Pattern query algorithms
Summary: This example shows how to use different pattern query algorithms in BioFSharp
String matching algorithms are concerned with finding a single or multiple matches of a query pattern within a source. The sub-modules of the BioFSharp.Algorithm.StringMatching
module are organized as following:
AlgorithmName.findAll : returns the (zero-based) starting position of all matches of the query pattern in the source as an integer list
AlgorithmName.find : returns the (zero-based) starting position of the first match of the query pattern in the source as an integer
AlgorithmName.findFrom : returns the (zero-based) starting position of the first match of the query pattern in the source as an integer, starting from a specified (zero-based) position in the source
All algorithms contained in this library are implemented as generic as possible regarding the data type that the input source and query pattern can contain, being only restricted by implementing the IEquatable
interface, as there must be a way to assure that two equal elements are indeed equal.

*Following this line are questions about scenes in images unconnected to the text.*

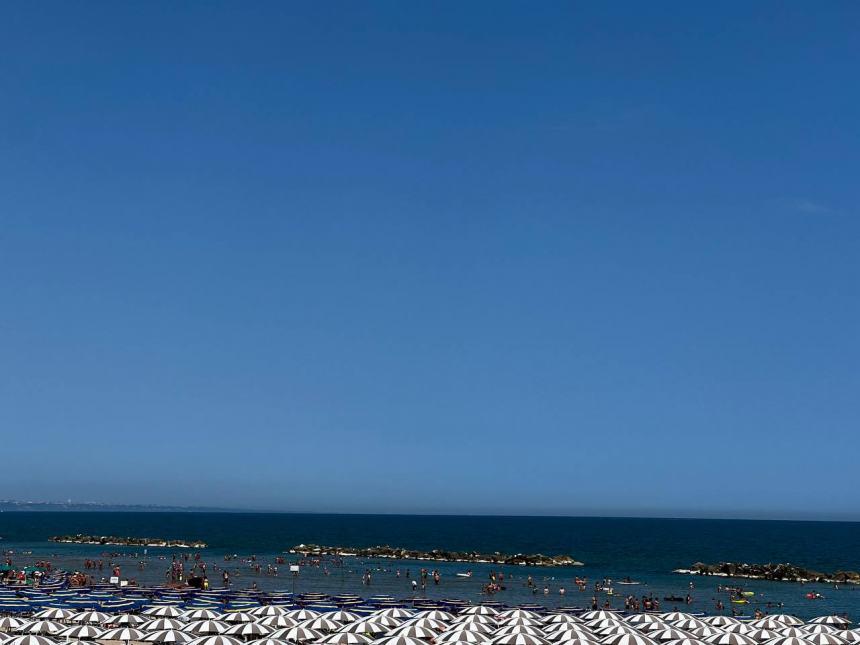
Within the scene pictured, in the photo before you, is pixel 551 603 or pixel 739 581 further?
pixel 739 581

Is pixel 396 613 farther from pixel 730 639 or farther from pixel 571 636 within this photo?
pixel 730 639

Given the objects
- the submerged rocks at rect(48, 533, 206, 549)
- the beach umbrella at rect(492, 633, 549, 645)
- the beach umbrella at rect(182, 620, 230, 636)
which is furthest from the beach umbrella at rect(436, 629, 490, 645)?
the submerged rocks at rect(48, 533, 206, 549)

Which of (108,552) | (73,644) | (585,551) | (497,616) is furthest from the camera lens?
(585,551)

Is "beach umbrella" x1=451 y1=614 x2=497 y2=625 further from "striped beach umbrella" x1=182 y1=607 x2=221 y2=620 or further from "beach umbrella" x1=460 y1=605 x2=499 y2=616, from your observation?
"striped beach umbrella" x1=182 y1=607 x2=221 y2=620

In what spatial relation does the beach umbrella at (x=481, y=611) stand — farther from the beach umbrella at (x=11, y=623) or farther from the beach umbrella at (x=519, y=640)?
the beach umbrella at (x=11, y=623)

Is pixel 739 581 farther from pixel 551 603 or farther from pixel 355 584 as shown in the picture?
pixel 355 584

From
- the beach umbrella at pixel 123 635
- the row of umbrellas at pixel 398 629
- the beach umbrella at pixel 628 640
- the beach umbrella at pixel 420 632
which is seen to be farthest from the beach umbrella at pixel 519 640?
the beach umbrella at pixel 123 635

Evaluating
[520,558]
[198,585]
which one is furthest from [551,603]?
[520,558]
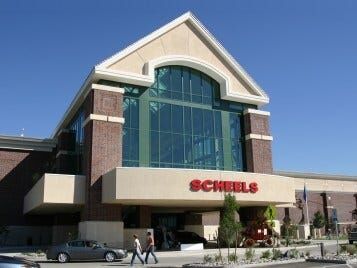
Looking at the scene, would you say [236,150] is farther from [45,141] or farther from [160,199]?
[45,141]

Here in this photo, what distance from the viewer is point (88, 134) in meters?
36.3

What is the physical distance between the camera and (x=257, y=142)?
42031mm

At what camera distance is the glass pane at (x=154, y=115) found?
3822 cm

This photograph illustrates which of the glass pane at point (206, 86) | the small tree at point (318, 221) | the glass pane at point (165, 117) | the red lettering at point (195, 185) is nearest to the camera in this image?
the red lettering at point (195, 185)

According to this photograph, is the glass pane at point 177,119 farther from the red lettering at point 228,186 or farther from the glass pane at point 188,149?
the red lettering at point 228,186

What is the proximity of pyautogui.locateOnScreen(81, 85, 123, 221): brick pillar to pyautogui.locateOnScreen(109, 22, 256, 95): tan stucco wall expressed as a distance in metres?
2.81

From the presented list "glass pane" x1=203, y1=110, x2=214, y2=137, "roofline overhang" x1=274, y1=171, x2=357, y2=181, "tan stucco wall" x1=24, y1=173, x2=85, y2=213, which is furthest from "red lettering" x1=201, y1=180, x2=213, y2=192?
"roofline overhang" x1=274, y1=171, x2=357, y2=181

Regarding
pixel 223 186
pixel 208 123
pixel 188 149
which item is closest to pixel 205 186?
pixel 223 186

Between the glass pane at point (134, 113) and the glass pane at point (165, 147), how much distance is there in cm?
224

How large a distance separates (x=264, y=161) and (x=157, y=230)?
10909 mm

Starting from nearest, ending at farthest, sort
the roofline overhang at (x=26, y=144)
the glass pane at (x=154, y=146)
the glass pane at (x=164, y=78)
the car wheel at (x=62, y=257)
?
the car wheel at (x=62, y=257), the glass pane at (x=154, y=146), the glass pane at (x=164, y=78), the roofline overhang at (x=26, y=144)

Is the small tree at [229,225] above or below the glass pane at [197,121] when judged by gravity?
below

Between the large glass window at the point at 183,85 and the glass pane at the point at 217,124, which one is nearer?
the large glass window at the point at 183,85

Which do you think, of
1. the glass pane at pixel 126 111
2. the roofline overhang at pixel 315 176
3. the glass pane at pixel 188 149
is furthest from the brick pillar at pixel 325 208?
the glass pane at pixel 126 111
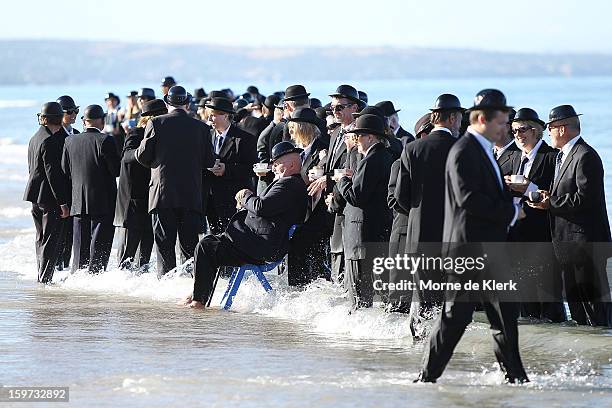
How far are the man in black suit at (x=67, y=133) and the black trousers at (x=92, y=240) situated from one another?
0.09 m

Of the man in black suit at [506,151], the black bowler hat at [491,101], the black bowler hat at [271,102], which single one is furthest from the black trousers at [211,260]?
the black bowler hat at [271,102]

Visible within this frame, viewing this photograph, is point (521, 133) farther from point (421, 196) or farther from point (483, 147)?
point (483, 147)

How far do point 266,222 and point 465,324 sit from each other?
3628 millimetres

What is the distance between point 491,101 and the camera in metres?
8.23

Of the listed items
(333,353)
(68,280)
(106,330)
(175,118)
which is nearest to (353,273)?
(333,353)

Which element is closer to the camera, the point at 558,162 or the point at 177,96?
the point at 558,162

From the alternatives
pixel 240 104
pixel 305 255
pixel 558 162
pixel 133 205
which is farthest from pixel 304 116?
pixel 240 104

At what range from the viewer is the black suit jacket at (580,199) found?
10.3 metres

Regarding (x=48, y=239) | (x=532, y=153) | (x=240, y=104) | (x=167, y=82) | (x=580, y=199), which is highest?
(x=167, y=82)

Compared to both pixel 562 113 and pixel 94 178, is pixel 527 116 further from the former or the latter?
pixel 94 178

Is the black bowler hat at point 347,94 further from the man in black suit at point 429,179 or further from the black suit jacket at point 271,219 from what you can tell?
the man in black suit at point 429,179

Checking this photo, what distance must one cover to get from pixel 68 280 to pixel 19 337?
3547mm

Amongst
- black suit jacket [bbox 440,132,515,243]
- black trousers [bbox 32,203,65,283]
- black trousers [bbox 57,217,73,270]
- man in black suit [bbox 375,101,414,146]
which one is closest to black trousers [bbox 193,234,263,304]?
man in black suit [bbox 375,101,414,146]

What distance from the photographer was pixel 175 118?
12984mm
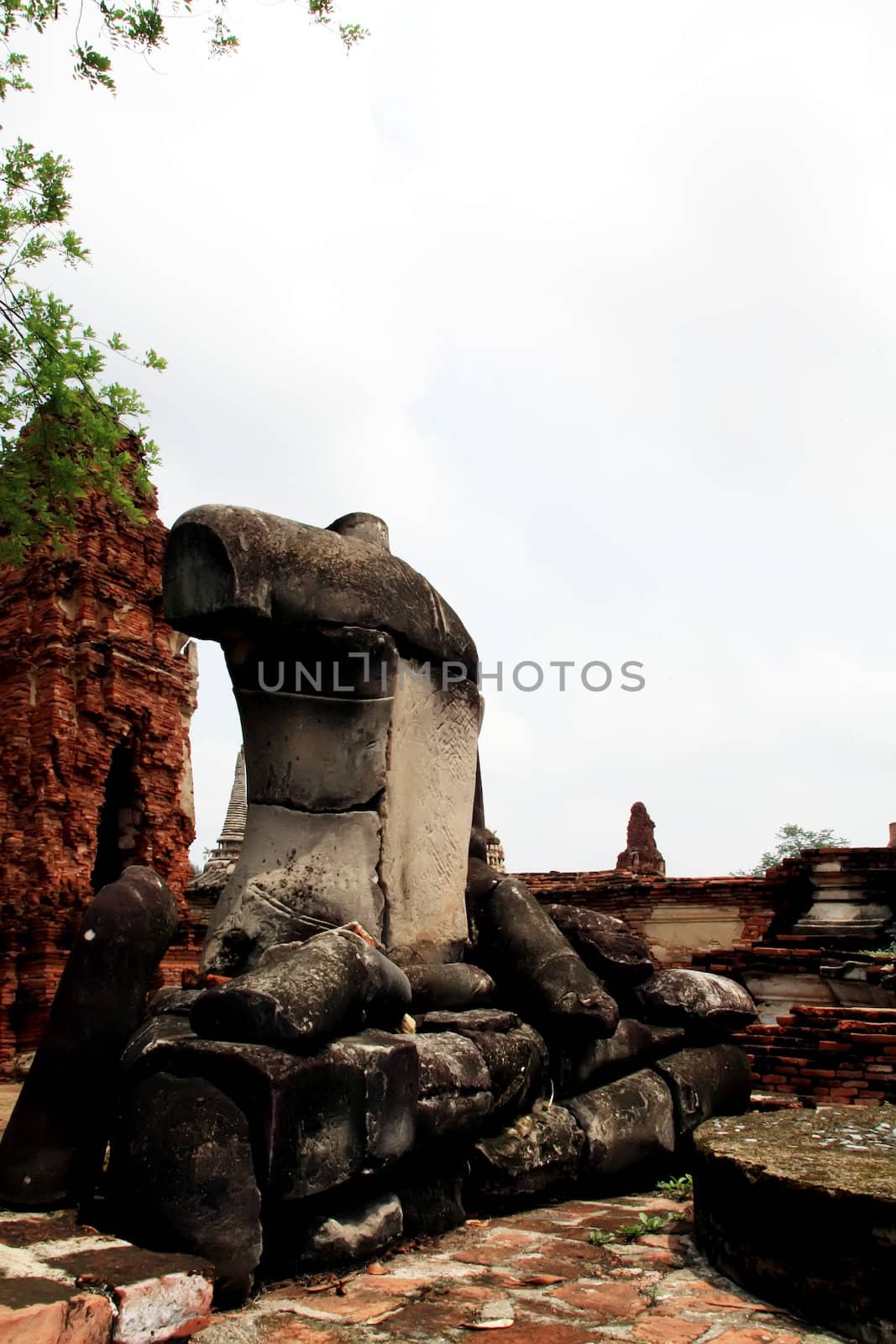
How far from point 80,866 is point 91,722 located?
1614mm

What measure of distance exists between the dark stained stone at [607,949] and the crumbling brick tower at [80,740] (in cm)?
783

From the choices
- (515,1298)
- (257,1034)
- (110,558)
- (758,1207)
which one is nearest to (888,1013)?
(758,1207)

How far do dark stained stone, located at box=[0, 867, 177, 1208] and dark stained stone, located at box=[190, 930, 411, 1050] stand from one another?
0.81 ft

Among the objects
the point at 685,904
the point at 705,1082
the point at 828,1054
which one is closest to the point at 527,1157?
the point at 705,1082

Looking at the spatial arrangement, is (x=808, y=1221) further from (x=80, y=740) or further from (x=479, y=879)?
(x=80, y=740)

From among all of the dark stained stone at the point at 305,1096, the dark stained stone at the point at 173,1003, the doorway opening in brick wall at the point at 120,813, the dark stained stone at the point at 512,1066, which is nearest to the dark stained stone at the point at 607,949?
the dark stained stone at the point at 512,1066

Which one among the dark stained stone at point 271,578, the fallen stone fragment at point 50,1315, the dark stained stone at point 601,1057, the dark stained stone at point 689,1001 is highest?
the dark stained stone at point 271,578

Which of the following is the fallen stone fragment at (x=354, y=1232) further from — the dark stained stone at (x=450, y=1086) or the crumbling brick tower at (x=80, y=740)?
the crumbling brick tower at (x=80, y=740)

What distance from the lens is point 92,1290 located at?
221 centimetres

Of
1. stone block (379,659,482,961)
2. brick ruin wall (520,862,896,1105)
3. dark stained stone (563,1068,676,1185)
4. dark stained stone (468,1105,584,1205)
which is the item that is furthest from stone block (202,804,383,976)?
brick ruin wall (520,862,896,1105)

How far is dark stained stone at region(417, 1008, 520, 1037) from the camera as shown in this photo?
3.72m

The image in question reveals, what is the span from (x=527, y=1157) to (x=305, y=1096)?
1217mm

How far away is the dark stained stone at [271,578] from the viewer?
354cm

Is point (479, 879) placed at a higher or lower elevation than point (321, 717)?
lower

However, the nature of the specific algorithm may impose additional restrictions, for example concerning the size of a single comparable item.
The type of query pattern and source has been constrained to be an array<'a>
because many index accessions are made during the search.
Runtimes are provided using Bachmann-Landau notations:
- n : length of the source
- m : length of the query pattern
- k : size of the Alphabet
The following query pattern and source will be used in all further examples demonstrating how to use the specific module.
open BioFSharp
///source containing the query pattern at positions 0,10 and 17
let source = "AAABBBBBBBAAABBBBAAA" |> BioArray.ofAminoAcidString
///query pattern to find in the source
let queryPattern = "AAA"|> BioArray.ofAminoAcidString
The Naive Algorithm
The naive approach to the string matching problem is walking through the source starting from the beginning and checking at each position if the resulting substring equals the query pattern. While being inefficient, it may be beneficial to use it in cases where the speed advantage of another algorithm is neglegible or does not outhweigh the additional setup needed (for example if your source and query pattern are really short)
Usage
No additional setup needed. Just use query pattern and source as input parameters for the respective function
open BioFSharp.Algorithm.StringMatching
Naive.findAll queryPattern source
Warning: Output, it-value and value references require --eval
Naive.find queryPattern source
Warning: Output, it-value and value references require --eval
Naive.findFrom 12 queryPattern source
Warning: Output, it-value and value references require --eval
Runtime
Preprocessing: None
Matching time: O(nm)
Knuth Morris Pratt
The KMP algorithm makes use of previous match information to determine an amount of skips that can be made until the next position in the source gets examined as a possible match. To achieve that, a prefix table (or failure function) of the pattern needs to be computed, which determines the amount of skippable elements depending on the previous (partial) match.
Usage
///prefix table computed from the query pattern
let prefixTable = KnuthMorrisPratt.createPrefixTable queryPattern
KnuthMorrisPratt.findAll prefixTable queryPattern source
Warning: Output, it-value and value references require --eval
KnuthMorrisPratt.find prefixTable queryPattern source
Warning: Output, it-value and value references require --eval
KnuthMorrisPratt.findFrom prefixTable queryPattern 12 source
Warning: Output, it-value and value references require --eval
Runtime
Preprocessing: Θ(m)
Matching time: average: Θ(n)
Worst case(if the prefix table results in no possible skips): Θ(mn)
Rabin Karp
The RK Algorithm saves time by not comparing every single element of pattern and a substring of the same length from the source. Instead, it compares hashed versions of them. The RabinKarp module contains two submodules:
RKStandard: uses the build in .NET hash function
hash
-
CP: uses a cyclic polynomial hash, which is way faster than the built in hash function. Elements must be castable to
uint64
, as they get hashed as a 64 bit unsigned integer and updating the hash uses bitwise operators. Using large query patterns is problematic, as the combined hash may exceed the size of anuint64
.
Usage
RKStandard
RabinKarp.RKStandard.findAll queryPattern source
Warning: Output, it-value and value references require --eval
RabinKarp.RKStandard.find queryPattern source
Warning: Output, it-value and value references require --eval
RabinKarp.RKStandard.findFrom 12 queryPattern source
Warning: Output, it-value and value references require --eval
CP
As the AminoAcid type cannot be casted to an uint64
, a conversion to their one character code is needed
///source converted to char array
let source' = source |> Array.map (fun x -> (x :> IBioItem).Symbol)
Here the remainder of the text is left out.